The Art and Alternative Realities of Edward Gorey

            “Edward Gorey was born one hundred years too late and thirty years too early,” began Gregory Hischak, playwright, poet, and curator of the Edward Gorey House in Yarmouth Port.

            Hischak, who lives in Gorey’s house that is now a museum at 8 Strawberry Lane in Yarmouth Port, visited the Mattapoisett Public Library on November 17. Hischak gave a sometimes dark, sometimes funny background check on one of the country’s most imaginative, prolific, and, yes, strange creative forces – the one and only Edward Gorey. Hischak gave Gorey fans and novices alike an inside look into the creative genius of a man whose works are still both familiar and unknown.

            Best known for his art that graces the introduction of the “Masterpiece Mystery!” series, Gorey spent a lifetime observing the world around him and then producing art and literature that was not quite “normal.”

            Gorey grew up an only child to parents who divorced when he was young. Before the breakup, his family moved an astounding 13 times in two years. For a child that wanted and probably needed routine, this was problematic for the young Gorey. At an astoundingly early age, less than two, he was drawing and creating, albeit crudely, to be sure. His earliest works, all saved by his mother who “threw nothing away,” Hischak said, shows a mind fixed on repetition and patterns.

            In Gorey’s early years there were trips to Cuba and Canada, schooling at an institute that specialized in the arts, and mother who was apparently tolerant of her son’s lackadaisical academic performance. Gorey was given all the tools necessary to excel at whatever he chose to pursue. He graduated from Harvard with a degree in French literature, but it was art first and foremost that framed his life and gave it meaning.
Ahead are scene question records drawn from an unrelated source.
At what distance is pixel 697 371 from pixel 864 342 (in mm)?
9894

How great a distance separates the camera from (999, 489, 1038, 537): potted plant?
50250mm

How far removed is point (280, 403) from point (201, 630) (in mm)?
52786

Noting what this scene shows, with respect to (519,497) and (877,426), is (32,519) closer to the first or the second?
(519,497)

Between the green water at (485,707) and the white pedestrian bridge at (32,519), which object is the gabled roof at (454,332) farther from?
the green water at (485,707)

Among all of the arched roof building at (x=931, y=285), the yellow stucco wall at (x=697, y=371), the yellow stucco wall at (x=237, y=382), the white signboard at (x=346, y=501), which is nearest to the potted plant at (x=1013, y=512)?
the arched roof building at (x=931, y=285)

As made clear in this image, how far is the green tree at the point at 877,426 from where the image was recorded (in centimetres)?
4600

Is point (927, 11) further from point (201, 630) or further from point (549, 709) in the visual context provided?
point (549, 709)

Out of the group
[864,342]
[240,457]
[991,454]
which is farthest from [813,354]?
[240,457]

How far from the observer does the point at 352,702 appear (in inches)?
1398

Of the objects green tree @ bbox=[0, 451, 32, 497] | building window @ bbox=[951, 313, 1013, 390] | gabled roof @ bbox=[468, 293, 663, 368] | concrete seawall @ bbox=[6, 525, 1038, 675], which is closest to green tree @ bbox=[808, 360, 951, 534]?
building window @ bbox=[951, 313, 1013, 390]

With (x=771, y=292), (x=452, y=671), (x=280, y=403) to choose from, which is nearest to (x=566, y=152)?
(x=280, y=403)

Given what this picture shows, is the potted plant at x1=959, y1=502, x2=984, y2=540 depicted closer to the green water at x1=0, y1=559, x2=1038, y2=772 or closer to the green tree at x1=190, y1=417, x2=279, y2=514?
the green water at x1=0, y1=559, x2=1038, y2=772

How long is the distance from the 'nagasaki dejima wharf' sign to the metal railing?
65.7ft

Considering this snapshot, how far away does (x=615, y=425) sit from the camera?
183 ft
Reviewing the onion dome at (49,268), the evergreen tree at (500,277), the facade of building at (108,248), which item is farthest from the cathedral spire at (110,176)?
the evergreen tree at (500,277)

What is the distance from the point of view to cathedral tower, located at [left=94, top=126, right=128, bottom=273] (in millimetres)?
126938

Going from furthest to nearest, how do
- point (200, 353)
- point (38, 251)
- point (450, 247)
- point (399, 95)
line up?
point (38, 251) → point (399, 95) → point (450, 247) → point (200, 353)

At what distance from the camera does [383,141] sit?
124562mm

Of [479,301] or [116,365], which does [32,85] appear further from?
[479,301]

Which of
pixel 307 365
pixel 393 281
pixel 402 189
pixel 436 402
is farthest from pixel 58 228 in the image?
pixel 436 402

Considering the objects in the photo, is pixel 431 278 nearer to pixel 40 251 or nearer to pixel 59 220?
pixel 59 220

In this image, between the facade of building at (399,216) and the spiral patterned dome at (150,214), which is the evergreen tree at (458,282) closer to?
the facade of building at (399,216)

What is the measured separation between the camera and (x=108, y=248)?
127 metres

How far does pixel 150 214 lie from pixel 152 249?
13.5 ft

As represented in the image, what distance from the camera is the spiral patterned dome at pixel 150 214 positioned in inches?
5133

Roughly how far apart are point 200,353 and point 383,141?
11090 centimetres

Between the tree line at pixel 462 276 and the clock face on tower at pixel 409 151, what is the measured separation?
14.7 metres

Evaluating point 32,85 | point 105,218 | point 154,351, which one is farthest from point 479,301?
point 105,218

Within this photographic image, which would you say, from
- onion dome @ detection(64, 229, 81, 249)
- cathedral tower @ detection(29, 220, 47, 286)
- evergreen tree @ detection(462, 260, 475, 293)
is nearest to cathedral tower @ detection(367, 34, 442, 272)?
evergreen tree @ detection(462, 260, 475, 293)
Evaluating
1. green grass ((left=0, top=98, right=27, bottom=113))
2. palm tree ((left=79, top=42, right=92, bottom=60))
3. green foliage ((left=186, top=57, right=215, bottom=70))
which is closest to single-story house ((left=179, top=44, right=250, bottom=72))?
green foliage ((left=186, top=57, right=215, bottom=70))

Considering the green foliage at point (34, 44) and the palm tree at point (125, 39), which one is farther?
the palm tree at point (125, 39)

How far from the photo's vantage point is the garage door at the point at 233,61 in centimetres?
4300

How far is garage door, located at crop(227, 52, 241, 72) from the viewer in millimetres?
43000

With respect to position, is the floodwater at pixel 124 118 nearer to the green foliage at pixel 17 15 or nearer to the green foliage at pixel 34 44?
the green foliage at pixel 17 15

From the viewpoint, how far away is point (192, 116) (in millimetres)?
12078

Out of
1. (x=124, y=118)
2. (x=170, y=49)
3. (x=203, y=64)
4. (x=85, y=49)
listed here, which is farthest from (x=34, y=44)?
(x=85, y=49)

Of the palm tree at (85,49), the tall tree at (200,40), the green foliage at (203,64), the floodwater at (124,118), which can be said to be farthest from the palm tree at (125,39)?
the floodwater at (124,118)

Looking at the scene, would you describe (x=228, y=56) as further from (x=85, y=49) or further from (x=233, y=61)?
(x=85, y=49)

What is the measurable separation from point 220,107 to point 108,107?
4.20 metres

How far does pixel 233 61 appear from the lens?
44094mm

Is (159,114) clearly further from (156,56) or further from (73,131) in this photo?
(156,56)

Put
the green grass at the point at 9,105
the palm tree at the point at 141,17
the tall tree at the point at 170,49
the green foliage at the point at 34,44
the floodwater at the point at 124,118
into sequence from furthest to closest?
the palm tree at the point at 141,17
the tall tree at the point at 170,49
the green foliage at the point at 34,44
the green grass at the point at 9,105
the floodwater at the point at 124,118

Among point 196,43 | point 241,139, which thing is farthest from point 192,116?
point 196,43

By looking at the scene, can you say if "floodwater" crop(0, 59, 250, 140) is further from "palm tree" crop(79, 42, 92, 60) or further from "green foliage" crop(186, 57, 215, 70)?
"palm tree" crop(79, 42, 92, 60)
            Hischak said that Gorey’s fascination with Asian and French artistic styles, along with a deep appreciation for the work of Lewis Carroll and the writings of Victor Hugo, which influenced his artistic output.

            “His style made people think he was born in the nineteenth century,” said Hischak. But Gorey was born in Chicago in 1925, not England in the 1800’s in spite of his many ink drawings depicting Edwardian and Victorian imagery.
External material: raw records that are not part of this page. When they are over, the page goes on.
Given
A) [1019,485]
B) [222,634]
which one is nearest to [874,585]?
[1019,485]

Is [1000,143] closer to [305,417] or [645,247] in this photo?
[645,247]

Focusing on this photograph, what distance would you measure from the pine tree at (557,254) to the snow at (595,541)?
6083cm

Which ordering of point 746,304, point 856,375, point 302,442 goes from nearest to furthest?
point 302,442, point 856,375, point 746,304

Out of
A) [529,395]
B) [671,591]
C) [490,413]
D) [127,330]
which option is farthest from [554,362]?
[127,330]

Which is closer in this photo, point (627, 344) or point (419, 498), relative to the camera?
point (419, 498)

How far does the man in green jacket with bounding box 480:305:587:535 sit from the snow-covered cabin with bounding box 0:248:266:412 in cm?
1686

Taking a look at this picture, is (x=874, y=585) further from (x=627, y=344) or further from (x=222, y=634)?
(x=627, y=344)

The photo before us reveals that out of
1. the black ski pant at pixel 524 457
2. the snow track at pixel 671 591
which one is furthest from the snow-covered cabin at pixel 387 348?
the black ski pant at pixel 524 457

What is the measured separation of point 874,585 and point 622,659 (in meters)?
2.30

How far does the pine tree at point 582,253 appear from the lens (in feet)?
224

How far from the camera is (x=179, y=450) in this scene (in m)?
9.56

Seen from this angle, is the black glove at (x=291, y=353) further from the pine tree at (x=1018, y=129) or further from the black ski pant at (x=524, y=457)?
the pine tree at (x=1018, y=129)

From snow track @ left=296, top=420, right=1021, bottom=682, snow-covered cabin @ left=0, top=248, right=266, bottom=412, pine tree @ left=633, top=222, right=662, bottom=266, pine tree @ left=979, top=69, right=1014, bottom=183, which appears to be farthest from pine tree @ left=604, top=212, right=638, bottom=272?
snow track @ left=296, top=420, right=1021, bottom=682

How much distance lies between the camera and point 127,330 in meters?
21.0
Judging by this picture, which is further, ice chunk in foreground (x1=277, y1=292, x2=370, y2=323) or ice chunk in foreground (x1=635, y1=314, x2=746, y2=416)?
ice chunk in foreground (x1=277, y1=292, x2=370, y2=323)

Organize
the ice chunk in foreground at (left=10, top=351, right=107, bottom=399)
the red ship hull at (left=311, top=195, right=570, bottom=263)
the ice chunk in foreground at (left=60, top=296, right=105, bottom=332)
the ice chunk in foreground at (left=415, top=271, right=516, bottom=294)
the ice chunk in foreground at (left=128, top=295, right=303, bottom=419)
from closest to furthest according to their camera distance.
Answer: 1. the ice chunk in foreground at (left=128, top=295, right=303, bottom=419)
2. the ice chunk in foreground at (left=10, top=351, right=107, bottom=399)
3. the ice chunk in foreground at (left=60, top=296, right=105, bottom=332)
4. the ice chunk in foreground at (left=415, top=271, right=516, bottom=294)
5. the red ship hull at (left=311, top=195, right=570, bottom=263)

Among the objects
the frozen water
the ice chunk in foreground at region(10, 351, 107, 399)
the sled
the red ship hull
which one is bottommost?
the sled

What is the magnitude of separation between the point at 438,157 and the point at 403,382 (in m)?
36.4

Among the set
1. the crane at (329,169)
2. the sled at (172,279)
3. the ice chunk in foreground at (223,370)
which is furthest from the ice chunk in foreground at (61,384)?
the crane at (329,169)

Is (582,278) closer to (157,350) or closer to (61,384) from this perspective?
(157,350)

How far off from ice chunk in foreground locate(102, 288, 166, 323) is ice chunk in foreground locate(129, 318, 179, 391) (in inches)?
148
            The precision of Gorey’s illustrations is magnificent. There are people in fur coats, elaborate evening attire, and most in elegant settings. But all are dealing with some sort of unknown threat as if at any moment death will come calling and it will be horrific – or humorous.

            Hischak pointed out that we, the viewer, oftentimes will read one of Gorey’s many graphic novels and laugh at the situations his characters find themselves dealing with, like children being eaten alive, thrown downstairs, drowned, or otherwise dispatched.
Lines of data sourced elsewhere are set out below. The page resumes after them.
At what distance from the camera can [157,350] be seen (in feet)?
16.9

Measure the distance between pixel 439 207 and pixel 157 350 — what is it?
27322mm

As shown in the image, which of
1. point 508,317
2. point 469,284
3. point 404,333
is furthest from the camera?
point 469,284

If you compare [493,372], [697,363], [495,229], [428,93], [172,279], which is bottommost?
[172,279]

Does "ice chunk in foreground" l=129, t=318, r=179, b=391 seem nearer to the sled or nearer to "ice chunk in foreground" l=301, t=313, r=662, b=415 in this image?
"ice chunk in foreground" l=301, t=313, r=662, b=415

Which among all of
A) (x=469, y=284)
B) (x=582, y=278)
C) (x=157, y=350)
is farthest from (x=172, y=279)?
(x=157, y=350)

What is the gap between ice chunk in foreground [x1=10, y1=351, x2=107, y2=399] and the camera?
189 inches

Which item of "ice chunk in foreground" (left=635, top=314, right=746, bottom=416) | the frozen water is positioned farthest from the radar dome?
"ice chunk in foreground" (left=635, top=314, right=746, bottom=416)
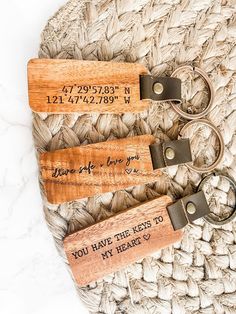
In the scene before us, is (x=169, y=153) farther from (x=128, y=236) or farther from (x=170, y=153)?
(x=128, y=236)

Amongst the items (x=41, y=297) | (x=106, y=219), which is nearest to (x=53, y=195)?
(x=106, y=219)

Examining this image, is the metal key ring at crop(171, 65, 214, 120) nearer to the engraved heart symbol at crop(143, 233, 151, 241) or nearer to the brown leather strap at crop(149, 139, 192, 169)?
the brown leather strap at crop(149, 139, 192, 169)

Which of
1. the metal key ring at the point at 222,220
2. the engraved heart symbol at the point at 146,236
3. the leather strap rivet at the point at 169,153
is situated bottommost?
the engraved heart symbol at the point at 146,236

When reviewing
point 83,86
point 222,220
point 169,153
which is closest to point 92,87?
point 83,86

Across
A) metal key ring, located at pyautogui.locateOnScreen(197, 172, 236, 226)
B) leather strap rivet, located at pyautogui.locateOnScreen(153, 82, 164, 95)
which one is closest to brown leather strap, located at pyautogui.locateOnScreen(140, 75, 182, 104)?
leather strap rivet, located at pyautogui.locateOnScreen(153, 82, 164, 95)

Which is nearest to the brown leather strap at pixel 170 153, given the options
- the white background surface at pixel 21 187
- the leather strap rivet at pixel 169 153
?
the leather strap rivet at pixel 169 153

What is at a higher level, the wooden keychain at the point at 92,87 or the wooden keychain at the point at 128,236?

            “A is for Amy who fell down the stairs…” Hischak read. But the gore, if you will, is not really illustrated in detail, rather it is suggested. The reader does the rest of the work, Hischak said.

            Gorey was a veteran of WWII and spent most of his wartime at a nerve gas depot. But he was also sent by the Army to learn about Japanese culture as the war expanded in the Pacific. After the war, Gorey settled in New York City where he worked as an illustrator and was heavily influenced by the ballet. Hischak said that Gorey attended some 7,348 performances under the direction of choreographer George Balanchine who he idolized. When Balanchine was no longer associated with the ballet, Gorey stopped going.

            In the 1980s, Gorey purchased the house that is now his museum, located on sweetly-named Strawberry Lane. After repairs and improvements were completed, he filled the home with books – over 20,000 volumes, Hischak said – and, with cats.

            As for the financial success that granted him the latitude to do as he wished, “He was comfortable,” said Hischak. He explained that while there was the occasional windfall, Gorey earned enough to fund his eclectic lifestyle and the animal charities to which he made generous donations.

            Gorey’s sudden death could have been a page out of one of his own novels. A friend returned to the home with a battery Gorey needed, and upon learning the cost, Gorey clasped his chest and fell backward onto the sofa. The friend thought he was being dramatic over the cost of the battery, but Gorey was, in fact, having a fatal heart attack. His ashes were scattered around the grounds of his former home – along with the ashes of his beloved cats – and also scattered in Barnstable Harbor, a place where he spent idyllic summers with his beloved cousins.

            Gorey’s books and drawings are filled to overflowing with breathtaking patterns and strange animals, prune-headed human forms, gray skies, and many iterations of the alphabet where once again children get the wrong end of the stick – or maybe it’s the right end; it’s up to the viewer to decide.

            The Edward Gorey Museum is open for guided tours from April through the end of December, Fridays through Sundays. The Edward Gorey Trust, funded in part by museum revenue, supports animal welfare groups around the globe.